Aber es kommt dem Küchenfurzer gar nicht darauf an, einfach nur in eine Gruppe von Menschen hineinzufurzen. Er verfolgt höhere Ziele: Am liebsten furzt der Küchenfurzer - wie sein Name bereits erahnen lässt - an dem Ort, an dem seine Mitmenschen Speisen zubereiten: in der Küche.
Mit das Furchtbarste, was einem Koch während der Arbeit widerfahren kann, ist ein Küchenfurz.
Nichts entzückt den Küchenfurzer mehr als das Entsetzen in den Gesichtern seiner Opfer, wenn er sie mit seinem urtümlichen Gestank von Fäkalien und Verwesung einhüllt, während sie die Wohlgerüche der frischen Speisen in ihren Nasen haben und sich bereits auf ihre Mahlzeit freuen.

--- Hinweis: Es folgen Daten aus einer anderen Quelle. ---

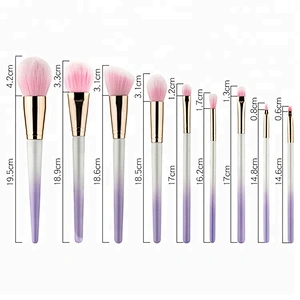 9pcs Pink Hair Wood Handle Makeup Brushes Set Foundation Blending Powder Eye Face Brush Cosmetic Beauty maquillaje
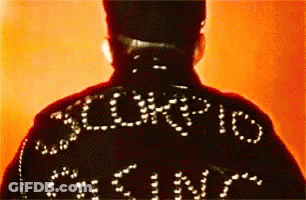 Man In Black Jacket Saying Scorpion GIF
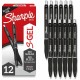 Sharpie S-Gel Pens - 1 mm Pen Point Size - Retractable - Black Gel-based Ink - 12 / Dozen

Hemmungen kennt der Küchenfurzer dabei nicht, und es ist ihm auch keineswegs peinlich, dass er stets als der Ursprung des üblen Geruchs lokalisiert wird. Etwas wie ein Gewissen ist dem Küchenfurzer vollkommen fremd. Die Geschichte kennt eine Vielzahl von Beispielen, in denen Mütter ihre küchenfurzenden Kinder und Ehefrauen ihre küchenfurzenden Ehemänner verstoßen haben.
Ein Team amerikanischer Wissenschaftler hat nachgewiesen, dass die Faulgase des gemeinen Küchenfurzers vorwiegend aus einer Mischung von Schwefelmonoxid und Schwefeldioxid mit einem geringen Anteil Methan bestehen. Aufgrund der schädlichen Auswirkungen der Gase auf Mensch und Tier hat das Bundesministerium für Gesundheit zwecks Kontrolle der Küchen weitere Sesselfurzer (umgangssprachlich: Beamte), eingestellt; natürlich auf Kosten der Allgemeinheit.